Notre brave Paul Riquet avait plus d'un tour dans son sac. Cet avisé percepteur de la gabelle avait un sens assez particulier du service du Royaume. Il était aussi impitoyable vis-à-vis des braves sujets de sa gracieuse majesté en matière d'impôt, qu'imprévoyant lorsqu'il s'agissait de rendre à Louis, quatorzième du nom, ce qui n'appartenait pas à Paul.

Ne lui jetons pas la pierre ; les mauvaises habitudes ont été prises de tous temps et il ne serait pas surprenant que, de nos jours, d'autres étourdis confondent l'argent public et le leur. Il a eu la chance de croiser Colbert qui, en deux occasions, le remit sur le droit chemin et lui assura une notoriété posthume, certes pas en rapport avec sa moralité de son vivant.

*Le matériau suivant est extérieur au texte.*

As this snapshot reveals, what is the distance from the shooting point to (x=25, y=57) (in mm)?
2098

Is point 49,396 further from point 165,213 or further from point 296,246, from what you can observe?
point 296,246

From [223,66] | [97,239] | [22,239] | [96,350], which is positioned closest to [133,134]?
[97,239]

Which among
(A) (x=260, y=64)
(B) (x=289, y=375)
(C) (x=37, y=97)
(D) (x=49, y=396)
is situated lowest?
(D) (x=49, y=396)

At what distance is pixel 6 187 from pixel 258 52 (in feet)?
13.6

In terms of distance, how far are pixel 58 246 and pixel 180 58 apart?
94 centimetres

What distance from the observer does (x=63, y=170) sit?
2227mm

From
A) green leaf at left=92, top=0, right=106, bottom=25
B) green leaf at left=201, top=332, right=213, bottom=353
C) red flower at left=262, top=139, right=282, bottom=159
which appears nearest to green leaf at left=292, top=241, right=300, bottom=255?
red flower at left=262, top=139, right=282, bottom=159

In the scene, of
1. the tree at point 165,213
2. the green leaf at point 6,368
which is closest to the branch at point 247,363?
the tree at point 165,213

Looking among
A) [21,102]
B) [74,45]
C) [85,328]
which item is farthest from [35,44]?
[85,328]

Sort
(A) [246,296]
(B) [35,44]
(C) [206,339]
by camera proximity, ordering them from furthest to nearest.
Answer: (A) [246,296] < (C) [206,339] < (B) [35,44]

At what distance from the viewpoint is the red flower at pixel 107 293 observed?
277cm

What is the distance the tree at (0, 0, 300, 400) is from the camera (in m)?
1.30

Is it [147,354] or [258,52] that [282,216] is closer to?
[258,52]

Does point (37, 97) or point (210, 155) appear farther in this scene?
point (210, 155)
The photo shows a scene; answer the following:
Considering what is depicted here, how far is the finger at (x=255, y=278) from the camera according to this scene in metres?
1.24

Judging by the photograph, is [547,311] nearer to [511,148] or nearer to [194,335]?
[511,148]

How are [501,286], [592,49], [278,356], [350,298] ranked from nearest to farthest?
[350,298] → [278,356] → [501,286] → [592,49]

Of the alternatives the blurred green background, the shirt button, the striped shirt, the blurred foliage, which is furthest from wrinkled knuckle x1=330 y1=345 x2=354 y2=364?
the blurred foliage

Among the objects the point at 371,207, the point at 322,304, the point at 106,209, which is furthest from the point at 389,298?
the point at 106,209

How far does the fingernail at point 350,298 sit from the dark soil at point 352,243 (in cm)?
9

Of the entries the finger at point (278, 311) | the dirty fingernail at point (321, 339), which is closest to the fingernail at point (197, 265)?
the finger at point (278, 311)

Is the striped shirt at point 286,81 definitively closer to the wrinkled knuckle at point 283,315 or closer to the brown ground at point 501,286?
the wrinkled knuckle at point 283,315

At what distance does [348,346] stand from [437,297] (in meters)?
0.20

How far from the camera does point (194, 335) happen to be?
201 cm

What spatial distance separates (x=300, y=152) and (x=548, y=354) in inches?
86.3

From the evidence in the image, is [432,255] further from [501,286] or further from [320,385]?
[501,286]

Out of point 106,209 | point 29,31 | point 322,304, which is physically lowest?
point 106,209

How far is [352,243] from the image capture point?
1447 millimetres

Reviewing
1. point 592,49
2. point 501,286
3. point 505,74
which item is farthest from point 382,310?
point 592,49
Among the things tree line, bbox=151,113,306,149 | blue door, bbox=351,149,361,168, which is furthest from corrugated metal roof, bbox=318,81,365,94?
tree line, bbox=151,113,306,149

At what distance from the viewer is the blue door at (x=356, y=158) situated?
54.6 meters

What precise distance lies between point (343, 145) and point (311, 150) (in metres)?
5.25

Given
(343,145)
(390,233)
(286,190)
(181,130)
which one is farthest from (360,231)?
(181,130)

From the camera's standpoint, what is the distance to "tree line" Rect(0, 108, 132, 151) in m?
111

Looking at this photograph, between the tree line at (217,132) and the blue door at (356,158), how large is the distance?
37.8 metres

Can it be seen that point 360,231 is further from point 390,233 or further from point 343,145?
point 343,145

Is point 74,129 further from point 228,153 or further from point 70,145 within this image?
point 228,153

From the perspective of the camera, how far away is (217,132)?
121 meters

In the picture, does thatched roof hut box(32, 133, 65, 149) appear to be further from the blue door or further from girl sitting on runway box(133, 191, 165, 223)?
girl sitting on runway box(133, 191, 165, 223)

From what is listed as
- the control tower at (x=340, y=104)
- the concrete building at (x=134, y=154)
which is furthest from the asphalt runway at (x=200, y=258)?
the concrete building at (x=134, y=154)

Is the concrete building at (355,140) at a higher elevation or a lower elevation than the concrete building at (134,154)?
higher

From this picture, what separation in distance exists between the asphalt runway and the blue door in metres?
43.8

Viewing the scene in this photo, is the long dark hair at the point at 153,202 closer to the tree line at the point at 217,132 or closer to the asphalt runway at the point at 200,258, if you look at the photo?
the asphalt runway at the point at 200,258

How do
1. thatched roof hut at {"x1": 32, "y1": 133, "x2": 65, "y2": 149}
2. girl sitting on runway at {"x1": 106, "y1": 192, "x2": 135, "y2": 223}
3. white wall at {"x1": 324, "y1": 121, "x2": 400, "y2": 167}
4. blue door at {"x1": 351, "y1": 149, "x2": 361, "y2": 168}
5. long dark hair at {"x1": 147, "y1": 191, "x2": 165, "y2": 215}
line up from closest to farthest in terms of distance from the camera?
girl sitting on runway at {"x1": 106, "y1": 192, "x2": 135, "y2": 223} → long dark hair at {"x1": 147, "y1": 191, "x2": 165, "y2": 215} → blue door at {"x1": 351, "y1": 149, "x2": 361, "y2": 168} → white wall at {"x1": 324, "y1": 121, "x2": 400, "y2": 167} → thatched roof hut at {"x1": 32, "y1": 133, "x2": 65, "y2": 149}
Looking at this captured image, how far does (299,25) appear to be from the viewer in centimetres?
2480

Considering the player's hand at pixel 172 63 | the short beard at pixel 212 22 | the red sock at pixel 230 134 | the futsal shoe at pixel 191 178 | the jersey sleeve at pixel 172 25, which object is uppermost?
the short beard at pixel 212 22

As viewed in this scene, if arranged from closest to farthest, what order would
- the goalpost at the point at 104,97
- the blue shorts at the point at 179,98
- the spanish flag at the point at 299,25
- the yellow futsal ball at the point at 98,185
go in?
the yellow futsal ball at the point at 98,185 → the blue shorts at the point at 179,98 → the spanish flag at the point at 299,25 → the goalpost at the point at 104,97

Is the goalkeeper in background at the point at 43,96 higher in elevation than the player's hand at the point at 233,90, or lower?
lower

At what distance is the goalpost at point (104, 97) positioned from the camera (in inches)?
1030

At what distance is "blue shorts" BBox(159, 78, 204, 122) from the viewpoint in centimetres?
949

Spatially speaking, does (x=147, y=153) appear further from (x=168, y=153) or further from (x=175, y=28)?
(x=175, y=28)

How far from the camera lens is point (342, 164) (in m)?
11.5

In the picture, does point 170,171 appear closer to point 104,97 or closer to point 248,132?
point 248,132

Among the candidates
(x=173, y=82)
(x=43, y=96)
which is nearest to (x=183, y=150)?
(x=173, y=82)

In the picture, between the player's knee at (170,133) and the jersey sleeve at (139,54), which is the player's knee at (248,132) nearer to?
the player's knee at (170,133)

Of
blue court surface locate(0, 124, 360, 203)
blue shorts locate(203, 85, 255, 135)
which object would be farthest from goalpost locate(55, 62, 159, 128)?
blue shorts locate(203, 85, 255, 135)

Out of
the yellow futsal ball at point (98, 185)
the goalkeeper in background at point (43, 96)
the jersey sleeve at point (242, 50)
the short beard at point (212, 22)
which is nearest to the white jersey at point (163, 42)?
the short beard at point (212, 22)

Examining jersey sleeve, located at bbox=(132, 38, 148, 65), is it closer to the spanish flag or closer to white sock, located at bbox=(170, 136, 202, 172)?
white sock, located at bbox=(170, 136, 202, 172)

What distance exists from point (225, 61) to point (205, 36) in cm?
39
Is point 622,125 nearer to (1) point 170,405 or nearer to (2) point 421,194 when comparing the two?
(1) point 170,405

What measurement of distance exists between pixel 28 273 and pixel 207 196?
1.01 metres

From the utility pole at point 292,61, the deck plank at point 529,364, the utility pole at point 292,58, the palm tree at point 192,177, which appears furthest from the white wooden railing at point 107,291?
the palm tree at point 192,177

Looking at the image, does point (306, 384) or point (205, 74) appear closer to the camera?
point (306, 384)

C'est d'abord lors du creusement du canal du midi, que le ministre intègre prétendit fermer les yeux sur les malversations du fermier général, à la condition qu'il termine à ses frais son grand canal. Les petits ruisseaux font des grandes rivières et les dessous-de-table finissent par remplir un un canal. Paul Riquet obtempéra : il n'avait pas le choix.

Puis, nous retrouvons notre aventurier de la canalisation des eaux à Versailles. Le roi Louis XIV a la folie des grandeurs et un goût prononcé pour les pièces d'eau. Il aime les fontaines, les bassins, les décorations aqueuses. Déjà panier percé avec son beau château, il puise sans compter dans les ressources en eau locale. Les puits comme les fonds sonnent creux.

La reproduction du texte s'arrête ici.